Task to complete:
Could you edit the excerpt on fractional probability equations, starting at "are equivalent due to the chain rule (464)." and ending at "is normalization coefficient.", so that "normalization coefficient" becomes "normalizing constant"?

Excerpt to read:
The GF probability density function

$$f_X\left(x\right)=\frac{\eta }{{\lambda }^{\alpha -1}}{E}_{\alpha }[-\eta x^{\alpha }].$$

(460)

The GF cumulative distribution function

$$F_X^{\left(M\right)}\left(x\right)=1-E_{\alpha }[-\eta x^{\alpha }].$$

(461)

The parameter values

$$\alpha \in (0,1),\eta ={\eta }_x{\lambda }^{\alpha -1}>0.$$

(462)

5.6. Non-Equivalence of Equations with GFD and Their Solutions in Different Spaces

Let us consider the space with new coordinates, such that

$$x_{new}=x^2.$$

(463)

In the standard (local) probability theory, equations for $x_{new}$ and x are equivalent due to the chain rule,

$$\frac{\partial }{\partial x_{new}}=\frac{\partial }{\partial x^2}=\frac{1}{2x}\frac{\partial }{\partial x}$$

(464)

with an appropriate definition of the probability density function $f_{X,new}\left(x\right)$.

It is obvious that the equation for $f_{X,1}\left(x\right)$ that have the form

$$\frac{d{f}_{X,1}\left(x\right)}{dx}=-2\eta x{f}_{X,1}\left(x\right),$$

(465)

and the equation for $f_{X,2}\left(x^2\right)$ in the form

$$\frac{d{f}_{X,2}\left(x\right)}{d{x}^2}=-\eta f_{X,2}\left(x^2\right),$$

(466)

are equivalent due to the chain rule (464). In view of this equivalence, it is not necessary to use the $x_{new}$-space as something new, since it is enough to work in the standard x-space.

The solutions of Equations (465) and (466) have the form

$$f_{X,1}\left(x\right)=f_{X,2}\left(x^2\right)=N_{x}exp\left(-\eta x^2\right),$$

(467)

where $N_x$ is normalization coefficient.

It can be seen that the solutions of the equations in different spaces (x-space and $x_{new}$-space, where $x_{new}=x^2$) are the same.

A completely different situation in fractional calculus, where the standard chain rule is violated.

For fractional calculus, the chain rule similar to (464) is violated [109]. Therefore, in the nonlocal probability theory, it should be considered non-equivalent fractional differential equations, and, in general, the following inequalities are satisfied for solutions

$$f_{X,1}\left(x\right)\ne f_{X,2}\left(x^2\right).$$

(468)

Let us consider the $x_{new}$-space and the fractional differential equation

$$\left(D_{C,0+}^{\alpha }{f}_X\right)\left(x^2\right)=-\eta {\lambda }^{\alpha -1}{f}_{X,2}\left(x^2\right),$$

(469)

where $x_{new}=x^2$.

The solution of Equation (469) has the form

$$f_X\left(x^2\right)=\eta E_{\alpha }[-\eta {\lambda }^{\alpha -1}{x}^{2{\alpha }_x}],$$

(470)

Information shown:

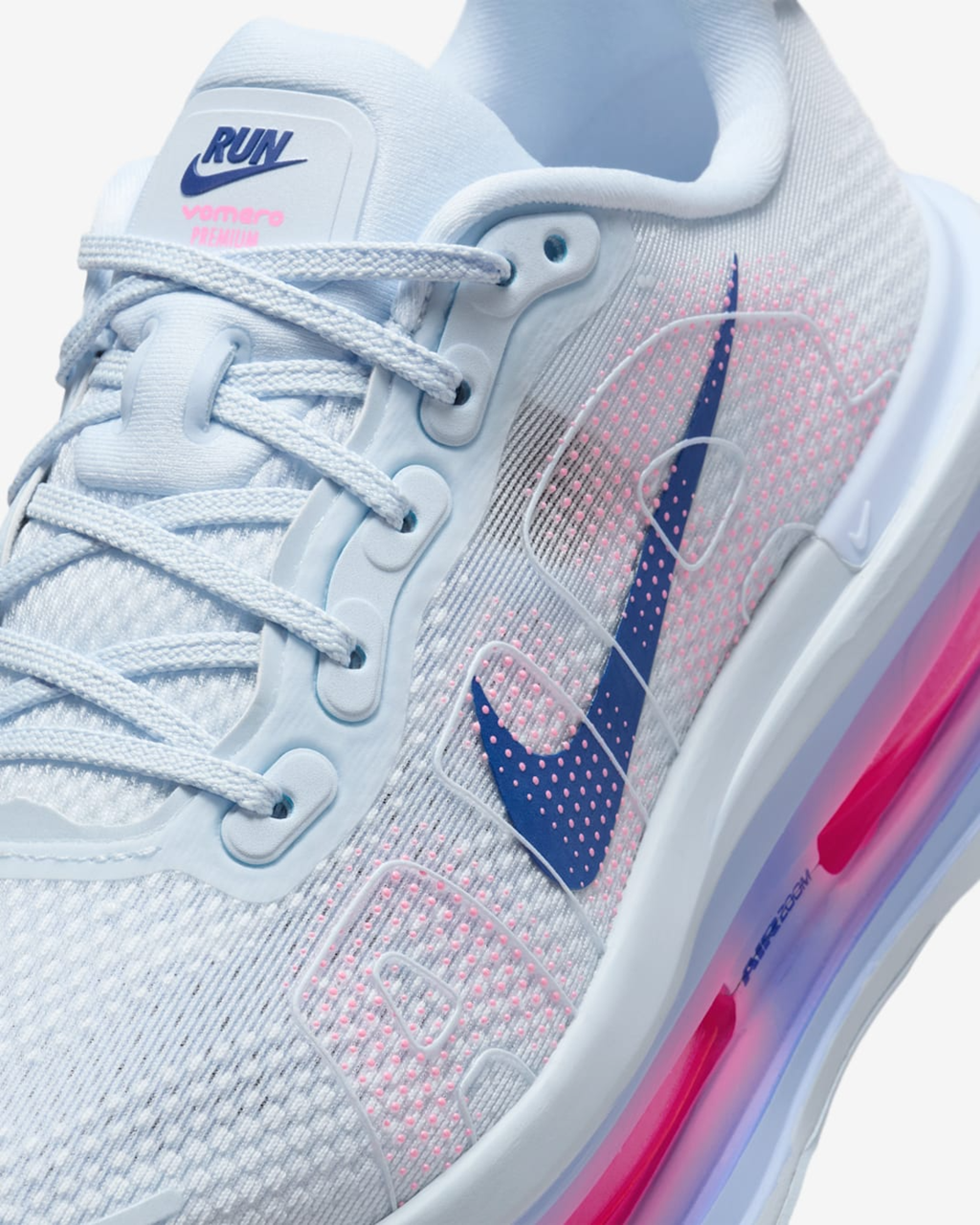 Alternative view of Giày Nike Vomero Premium 'Blue Tint' HM5973-400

Answer to the problem:
are equivalent due to the chain rule (464). In view of this equivalence, it is not necessary to use the $x_{new}$-space as something new, since it is enough to work in the standard x-space.

The solutions of Equations (465) and (466) have the form

$$f_{X,1}\left(x\right)=f_{X,2}\left(x^2\right)=N_{x}exp\left(-\eta x^2\right),$$

(467)

where $N_x$ is normalizing constant.